Dataset extract ::
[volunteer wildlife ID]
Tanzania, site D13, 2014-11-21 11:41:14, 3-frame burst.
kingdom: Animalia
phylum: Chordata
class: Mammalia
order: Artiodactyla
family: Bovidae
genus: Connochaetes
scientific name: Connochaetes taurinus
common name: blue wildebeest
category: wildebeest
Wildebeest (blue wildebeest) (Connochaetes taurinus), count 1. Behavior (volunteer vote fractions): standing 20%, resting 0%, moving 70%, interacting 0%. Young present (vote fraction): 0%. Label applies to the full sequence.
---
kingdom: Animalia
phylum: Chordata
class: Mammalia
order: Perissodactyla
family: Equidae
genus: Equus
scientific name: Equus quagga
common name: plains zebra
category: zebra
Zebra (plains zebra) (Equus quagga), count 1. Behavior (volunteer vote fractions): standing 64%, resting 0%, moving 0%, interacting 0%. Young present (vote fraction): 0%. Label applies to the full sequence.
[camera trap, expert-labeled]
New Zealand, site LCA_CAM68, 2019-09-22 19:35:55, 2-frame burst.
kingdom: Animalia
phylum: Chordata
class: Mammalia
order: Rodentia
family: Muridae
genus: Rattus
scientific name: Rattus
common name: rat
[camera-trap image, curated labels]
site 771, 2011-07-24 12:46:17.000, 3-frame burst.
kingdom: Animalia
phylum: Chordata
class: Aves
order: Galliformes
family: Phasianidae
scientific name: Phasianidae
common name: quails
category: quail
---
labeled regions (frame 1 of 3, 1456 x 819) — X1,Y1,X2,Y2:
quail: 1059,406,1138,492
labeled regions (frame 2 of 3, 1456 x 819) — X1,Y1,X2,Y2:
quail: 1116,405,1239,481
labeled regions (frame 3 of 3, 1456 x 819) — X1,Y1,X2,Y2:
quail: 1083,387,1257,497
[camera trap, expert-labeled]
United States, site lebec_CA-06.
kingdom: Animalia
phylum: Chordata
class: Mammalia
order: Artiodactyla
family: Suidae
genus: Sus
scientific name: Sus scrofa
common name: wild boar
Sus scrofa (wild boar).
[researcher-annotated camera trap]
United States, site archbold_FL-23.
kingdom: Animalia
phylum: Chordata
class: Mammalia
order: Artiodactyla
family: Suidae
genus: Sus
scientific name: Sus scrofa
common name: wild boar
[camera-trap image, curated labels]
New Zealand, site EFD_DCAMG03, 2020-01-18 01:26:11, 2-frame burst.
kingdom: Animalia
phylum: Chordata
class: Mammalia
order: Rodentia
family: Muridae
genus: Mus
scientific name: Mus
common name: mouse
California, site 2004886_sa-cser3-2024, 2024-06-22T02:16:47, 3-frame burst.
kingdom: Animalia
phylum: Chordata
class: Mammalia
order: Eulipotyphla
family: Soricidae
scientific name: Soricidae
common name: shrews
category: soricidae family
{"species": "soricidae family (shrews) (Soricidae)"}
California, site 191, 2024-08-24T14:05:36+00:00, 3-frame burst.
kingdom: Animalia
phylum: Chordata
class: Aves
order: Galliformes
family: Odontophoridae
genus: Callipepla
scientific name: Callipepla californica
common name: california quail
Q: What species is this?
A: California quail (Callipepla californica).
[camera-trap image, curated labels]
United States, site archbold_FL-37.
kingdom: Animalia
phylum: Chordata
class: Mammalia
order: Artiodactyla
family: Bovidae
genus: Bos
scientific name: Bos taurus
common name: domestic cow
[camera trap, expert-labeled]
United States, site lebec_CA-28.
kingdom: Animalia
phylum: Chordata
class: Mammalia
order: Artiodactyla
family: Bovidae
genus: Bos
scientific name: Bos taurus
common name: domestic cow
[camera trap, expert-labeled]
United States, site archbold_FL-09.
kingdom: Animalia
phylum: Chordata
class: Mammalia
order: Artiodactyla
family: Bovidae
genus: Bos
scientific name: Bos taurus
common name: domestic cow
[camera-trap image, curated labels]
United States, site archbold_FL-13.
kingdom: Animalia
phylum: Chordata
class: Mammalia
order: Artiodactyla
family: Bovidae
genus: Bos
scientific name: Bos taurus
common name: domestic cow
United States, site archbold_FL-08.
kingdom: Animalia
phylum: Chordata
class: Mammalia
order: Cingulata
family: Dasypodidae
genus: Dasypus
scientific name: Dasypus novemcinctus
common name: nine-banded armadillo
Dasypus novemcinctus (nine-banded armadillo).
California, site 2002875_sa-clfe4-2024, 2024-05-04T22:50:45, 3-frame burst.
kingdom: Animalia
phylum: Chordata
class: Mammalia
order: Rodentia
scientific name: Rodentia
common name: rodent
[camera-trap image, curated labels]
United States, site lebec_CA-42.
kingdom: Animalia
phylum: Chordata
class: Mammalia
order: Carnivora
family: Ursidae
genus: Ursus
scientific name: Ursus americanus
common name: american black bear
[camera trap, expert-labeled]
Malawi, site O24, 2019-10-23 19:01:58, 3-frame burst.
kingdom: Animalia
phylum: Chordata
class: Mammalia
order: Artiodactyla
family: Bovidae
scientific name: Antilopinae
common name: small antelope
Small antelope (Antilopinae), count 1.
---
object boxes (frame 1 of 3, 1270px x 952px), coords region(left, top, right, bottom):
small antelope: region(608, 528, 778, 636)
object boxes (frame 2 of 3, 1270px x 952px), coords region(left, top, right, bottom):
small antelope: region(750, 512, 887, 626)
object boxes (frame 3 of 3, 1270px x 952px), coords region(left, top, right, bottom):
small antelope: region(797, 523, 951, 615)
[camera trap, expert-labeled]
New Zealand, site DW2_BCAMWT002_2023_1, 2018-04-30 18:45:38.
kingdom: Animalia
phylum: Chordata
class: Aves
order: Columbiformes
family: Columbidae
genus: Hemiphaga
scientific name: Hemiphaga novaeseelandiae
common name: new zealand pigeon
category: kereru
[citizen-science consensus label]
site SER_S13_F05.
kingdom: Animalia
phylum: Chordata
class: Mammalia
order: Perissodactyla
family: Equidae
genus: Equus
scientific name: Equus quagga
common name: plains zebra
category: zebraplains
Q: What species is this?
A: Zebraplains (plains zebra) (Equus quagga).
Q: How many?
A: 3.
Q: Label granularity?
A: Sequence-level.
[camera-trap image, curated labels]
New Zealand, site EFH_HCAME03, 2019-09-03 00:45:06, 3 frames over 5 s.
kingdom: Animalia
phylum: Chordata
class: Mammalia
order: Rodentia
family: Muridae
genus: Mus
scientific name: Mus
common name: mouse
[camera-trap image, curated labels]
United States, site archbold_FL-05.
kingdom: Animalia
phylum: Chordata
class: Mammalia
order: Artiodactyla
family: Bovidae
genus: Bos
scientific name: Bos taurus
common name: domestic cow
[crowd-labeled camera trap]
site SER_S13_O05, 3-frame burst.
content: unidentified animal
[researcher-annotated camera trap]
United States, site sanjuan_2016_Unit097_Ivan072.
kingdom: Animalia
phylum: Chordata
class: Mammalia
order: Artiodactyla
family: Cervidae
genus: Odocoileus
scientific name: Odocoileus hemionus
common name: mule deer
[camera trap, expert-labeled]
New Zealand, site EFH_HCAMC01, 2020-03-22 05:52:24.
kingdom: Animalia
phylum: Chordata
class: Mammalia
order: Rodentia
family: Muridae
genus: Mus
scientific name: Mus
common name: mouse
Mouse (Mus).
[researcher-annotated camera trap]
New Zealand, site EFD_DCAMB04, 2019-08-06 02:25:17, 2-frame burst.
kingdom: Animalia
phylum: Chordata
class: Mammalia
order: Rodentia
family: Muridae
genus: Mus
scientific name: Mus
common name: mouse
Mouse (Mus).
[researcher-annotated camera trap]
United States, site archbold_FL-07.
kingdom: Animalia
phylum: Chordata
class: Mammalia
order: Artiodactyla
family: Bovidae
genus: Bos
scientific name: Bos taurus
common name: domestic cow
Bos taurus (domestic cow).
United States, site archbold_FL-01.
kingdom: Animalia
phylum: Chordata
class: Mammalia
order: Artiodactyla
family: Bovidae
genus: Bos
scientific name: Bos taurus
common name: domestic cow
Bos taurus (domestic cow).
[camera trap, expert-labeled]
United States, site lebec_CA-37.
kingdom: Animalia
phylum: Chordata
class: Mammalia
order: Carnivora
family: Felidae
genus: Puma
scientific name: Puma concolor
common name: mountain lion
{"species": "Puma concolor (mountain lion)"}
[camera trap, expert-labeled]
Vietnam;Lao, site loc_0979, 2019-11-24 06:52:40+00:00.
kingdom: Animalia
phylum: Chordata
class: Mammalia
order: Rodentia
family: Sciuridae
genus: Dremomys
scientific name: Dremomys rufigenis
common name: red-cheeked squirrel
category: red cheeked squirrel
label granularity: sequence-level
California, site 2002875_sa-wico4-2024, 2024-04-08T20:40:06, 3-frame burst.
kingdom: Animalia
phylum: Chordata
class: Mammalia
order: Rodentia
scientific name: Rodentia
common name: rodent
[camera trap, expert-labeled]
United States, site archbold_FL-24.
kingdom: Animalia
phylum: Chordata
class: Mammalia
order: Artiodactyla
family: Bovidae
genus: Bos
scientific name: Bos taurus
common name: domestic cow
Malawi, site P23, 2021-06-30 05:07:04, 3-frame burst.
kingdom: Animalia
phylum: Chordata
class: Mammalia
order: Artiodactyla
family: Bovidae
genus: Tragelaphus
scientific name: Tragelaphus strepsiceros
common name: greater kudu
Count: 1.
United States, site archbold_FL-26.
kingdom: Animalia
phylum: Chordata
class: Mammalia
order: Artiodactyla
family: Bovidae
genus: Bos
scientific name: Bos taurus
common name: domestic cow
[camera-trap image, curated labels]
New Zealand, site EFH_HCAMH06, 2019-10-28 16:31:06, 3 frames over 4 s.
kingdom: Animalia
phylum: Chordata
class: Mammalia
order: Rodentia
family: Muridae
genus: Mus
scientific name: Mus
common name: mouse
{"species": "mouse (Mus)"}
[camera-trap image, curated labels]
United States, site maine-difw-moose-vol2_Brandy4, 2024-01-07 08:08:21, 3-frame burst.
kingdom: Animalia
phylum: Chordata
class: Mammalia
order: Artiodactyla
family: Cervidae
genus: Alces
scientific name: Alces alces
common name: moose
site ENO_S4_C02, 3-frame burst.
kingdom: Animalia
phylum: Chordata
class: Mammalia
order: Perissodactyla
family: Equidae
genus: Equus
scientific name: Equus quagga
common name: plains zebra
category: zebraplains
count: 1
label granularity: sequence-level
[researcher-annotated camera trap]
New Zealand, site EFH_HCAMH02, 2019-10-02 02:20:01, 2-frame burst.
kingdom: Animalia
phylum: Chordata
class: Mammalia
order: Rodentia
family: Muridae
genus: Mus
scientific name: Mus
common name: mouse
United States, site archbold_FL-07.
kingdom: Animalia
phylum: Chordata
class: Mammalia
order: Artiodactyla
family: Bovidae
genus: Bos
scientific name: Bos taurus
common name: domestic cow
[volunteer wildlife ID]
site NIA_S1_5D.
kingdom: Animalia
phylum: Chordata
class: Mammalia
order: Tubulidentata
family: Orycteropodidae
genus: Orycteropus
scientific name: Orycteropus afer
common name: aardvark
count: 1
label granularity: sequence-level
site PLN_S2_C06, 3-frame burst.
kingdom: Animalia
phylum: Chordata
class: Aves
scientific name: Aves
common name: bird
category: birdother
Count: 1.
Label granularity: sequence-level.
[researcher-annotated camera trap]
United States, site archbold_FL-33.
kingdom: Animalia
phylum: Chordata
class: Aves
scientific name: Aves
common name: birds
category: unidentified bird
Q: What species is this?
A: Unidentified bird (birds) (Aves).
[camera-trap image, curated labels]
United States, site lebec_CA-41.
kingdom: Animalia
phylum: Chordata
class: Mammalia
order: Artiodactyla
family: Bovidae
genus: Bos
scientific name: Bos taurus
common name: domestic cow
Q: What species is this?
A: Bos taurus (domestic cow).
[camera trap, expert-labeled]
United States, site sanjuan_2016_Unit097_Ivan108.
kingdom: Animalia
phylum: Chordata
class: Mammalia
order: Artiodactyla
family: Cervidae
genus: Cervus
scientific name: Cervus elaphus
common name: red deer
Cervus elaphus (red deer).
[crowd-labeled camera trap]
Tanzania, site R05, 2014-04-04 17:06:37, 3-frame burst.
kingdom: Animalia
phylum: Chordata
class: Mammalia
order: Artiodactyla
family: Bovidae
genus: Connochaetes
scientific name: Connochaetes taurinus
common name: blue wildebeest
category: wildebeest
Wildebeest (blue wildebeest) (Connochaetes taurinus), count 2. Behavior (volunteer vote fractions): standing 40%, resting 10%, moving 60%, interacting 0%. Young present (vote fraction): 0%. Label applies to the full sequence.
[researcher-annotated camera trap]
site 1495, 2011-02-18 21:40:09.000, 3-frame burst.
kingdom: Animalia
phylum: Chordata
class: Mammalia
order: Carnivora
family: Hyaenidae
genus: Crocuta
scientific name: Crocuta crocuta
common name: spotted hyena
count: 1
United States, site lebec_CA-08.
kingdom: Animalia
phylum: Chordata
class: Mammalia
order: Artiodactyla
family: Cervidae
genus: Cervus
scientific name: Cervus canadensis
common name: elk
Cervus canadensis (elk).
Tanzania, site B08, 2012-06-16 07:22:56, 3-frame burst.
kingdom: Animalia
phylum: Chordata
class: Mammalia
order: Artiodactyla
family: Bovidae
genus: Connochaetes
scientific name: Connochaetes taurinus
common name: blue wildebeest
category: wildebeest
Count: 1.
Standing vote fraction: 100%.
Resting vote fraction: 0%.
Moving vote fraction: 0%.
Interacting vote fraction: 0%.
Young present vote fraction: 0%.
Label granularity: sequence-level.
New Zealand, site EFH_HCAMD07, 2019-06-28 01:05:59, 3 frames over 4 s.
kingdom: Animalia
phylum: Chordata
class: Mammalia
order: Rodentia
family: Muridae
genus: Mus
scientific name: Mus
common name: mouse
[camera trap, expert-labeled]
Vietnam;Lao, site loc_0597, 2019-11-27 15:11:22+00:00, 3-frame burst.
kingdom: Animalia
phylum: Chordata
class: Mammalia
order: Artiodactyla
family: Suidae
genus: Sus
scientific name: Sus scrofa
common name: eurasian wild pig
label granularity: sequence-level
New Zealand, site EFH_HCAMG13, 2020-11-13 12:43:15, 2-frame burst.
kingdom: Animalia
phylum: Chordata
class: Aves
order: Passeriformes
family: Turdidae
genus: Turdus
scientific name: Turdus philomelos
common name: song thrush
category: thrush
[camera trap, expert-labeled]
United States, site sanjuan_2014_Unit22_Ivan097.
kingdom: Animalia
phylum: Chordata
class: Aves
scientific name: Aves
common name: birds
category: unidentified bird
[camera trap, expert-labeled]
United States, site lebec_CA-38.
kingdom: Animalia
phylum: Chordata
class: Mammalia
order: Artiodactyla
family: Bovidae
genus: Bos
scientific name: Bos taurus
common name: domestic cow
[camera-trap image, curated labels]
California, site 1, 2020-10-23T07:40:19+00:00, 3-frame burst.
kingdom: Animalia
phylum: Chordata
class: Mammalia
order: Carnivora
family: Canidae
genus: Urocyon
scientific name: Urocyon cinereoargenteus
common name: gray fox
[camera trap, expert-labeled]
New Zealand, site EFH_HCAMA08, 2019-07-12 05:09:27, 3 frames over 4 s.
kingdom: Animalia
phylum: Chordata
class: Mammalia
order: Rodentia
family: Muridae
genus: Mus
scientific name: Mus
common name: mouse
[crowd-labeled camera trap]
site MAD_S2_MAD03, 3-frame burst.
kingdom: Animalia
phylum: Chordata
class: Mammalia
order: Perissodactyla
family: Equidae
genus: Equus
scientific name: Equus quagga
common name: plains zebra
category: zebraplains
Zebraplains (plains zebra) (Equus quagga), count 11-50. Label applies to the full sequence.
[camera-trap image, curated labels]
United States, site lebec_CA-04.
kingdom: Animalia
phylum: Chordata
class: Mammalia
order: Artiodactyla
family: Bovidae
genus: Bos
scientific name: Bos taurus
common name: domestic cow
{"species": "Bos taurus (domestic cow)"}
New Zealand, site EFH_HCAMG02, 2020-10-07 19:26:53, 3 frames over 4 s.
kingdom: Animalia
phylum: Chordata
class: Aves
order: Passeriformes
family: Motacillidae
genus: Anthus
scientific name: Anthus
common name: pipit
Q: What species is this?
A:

Aim of the task ::
The expected result is every line above containing the string "frames".

Task output ::
New Zealand, site EFH_HCAME03, 2019-09-03 00:45:06, 3 frames over 5 s.
New Zealand, site EFH_HCAMH06, 2019-10-28 16:31:06, 3 frames over 4 s.
New Zealand, site EFH_HCAMD07, 2019-06-28 01:05:59, 3 frames over 4 s.
New Zealand, site EFH_HCAMA08, 2019-07-12 05:09:27, 3 frames over 4 s.
New Zealand, site EFH_HCAMG02, 2020-10-07 19:26:53, 3 frames over 4 s.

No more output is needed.